6 is a drawing showing an outer shape of a overlay metal obtained by overlay welding with the plasma torch 1 and the base material 59 stationary and in the modes of FIGS. 5 (a) and 5 (c). FIG. (A)
5 (b) are front and side views of the overlay metal obtained in the embodiment of FIG. 5 (a) (without arc bending), and FIGS. 6 (c) and 6 (d) are FIG. FIG. 3 is a front view and a side view of the overlay metal obtained in the mode (c) (there is a bend in the arc).
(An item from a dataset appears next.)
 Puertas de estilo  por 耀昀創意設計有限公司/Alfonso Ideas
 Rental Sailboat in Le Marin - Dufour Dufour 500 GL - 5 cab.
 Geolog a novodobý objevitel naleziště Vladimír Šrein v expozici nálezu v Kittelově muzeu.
FIG. 7 is a view showing the outer shape of the overlay metal obtained when the plasma torch 1 is moved to perform overlay welding, and FIGS. 7 (a) and 7 (b) are diagrams of FIG. The front view and the side view of the overlay metal obtained in the mode (a) (without bending of the arc), and (c) and (d) of FIG. 7 are the modes of (c) of FIG. 5 (c). (Bent) and the moving direction of the plasma torch 1 is the same as the bending direction of the arc, front and side views of the overlay metal, and (e) and (f) of FIG. The front view and the side view of the overlay metal obtained in the mode of FIG. 5C (with arc bending) and when the moving direction of the plasma torch 1 is opposite to the bending direction of the arc. It is a figure.

FIG. 8 is a side view showing one mode in which the plasma torch 1 shown in FIG. 1 performs overlay welding on an engine valve.
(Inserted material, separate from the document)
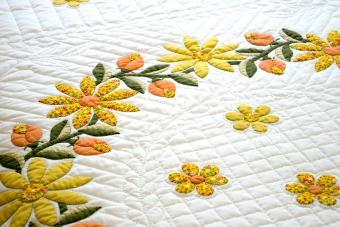 https://cf.ltkcdn.net/bedding/images/slide/245549-850x567-yellow-and-white-quilted-bedding.jpg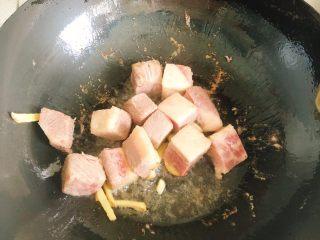 菌菇牛腩汤,倒入牛腩粒炒2分钟。(若买的牛腩粒不是特别嫩的那种,建议先用高压锅压烂一下再炒,否则会很硬,煮不烂)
FIG. 9 is a vertical cross-sectional view of a tip portion of a conventional plasma torch for overlay welding.

FIG. 10 is a vertical cross-sectional view of the tip portion of another conventional plasma torch.

FIG. 11 is a side view of a torch showing a state of overlay welding using a conventional plasma torch.

[Explanation of symbols]

1: Torch head 2: Magnetic pole piece 3: Excitation coil 10: Oscillation control panel 20: Plasma power supply device 30: Powder supply device 31: Powder supply port 51: Electrode 52: Plasma gas 53: Powder 54: Carrier gas 55 : Cooling water 56: Shielding gas 57: Plasma arc column 58: Molten metal 58a: Overlay metal 58b: Penetration part 59: Base material 60: Nozzle member 60a: Powder supply hole 61, 62: Nozzle

 ─────────────────────────────────────────────────── ─── Continuation of the front page (56) References JP-A-63-43769 (JP, A) JP-A-63-224877 (JP, A) JP-A-58-378 (JP, A)

Claims (3)

(57) [Claims] 1. A plasma torch, a plasma power source for forming an arc between a main electrode of the torch and a base material, a powder supply means for supplying metal powder into the formed arc, And a drive means for moving at least one of the torch and the base material relative to the other, in a space between the tip of the main electrode of the torch and the base material. The plasma overlaying apparatus, further comprising magnetic flux generating means for generating a magnetic flux having a component orthogonal to the direction along the central axis of the main electrode and the moving direction. 2. The magnetic flux generating means includes a magnetic core having an end face facing the space between the tip of the main electrode of the torch and the base material, an electric coil wound around the magnetic core, and the electric coil. The plasma overlaying apparatus according to claim 1, comprising means for energizing the coil. 3. The plasma overlaying apparatus according to claim 2, wherein the energizing means interrupts the energizing or reverses the energizing direction at a predetermined cycle.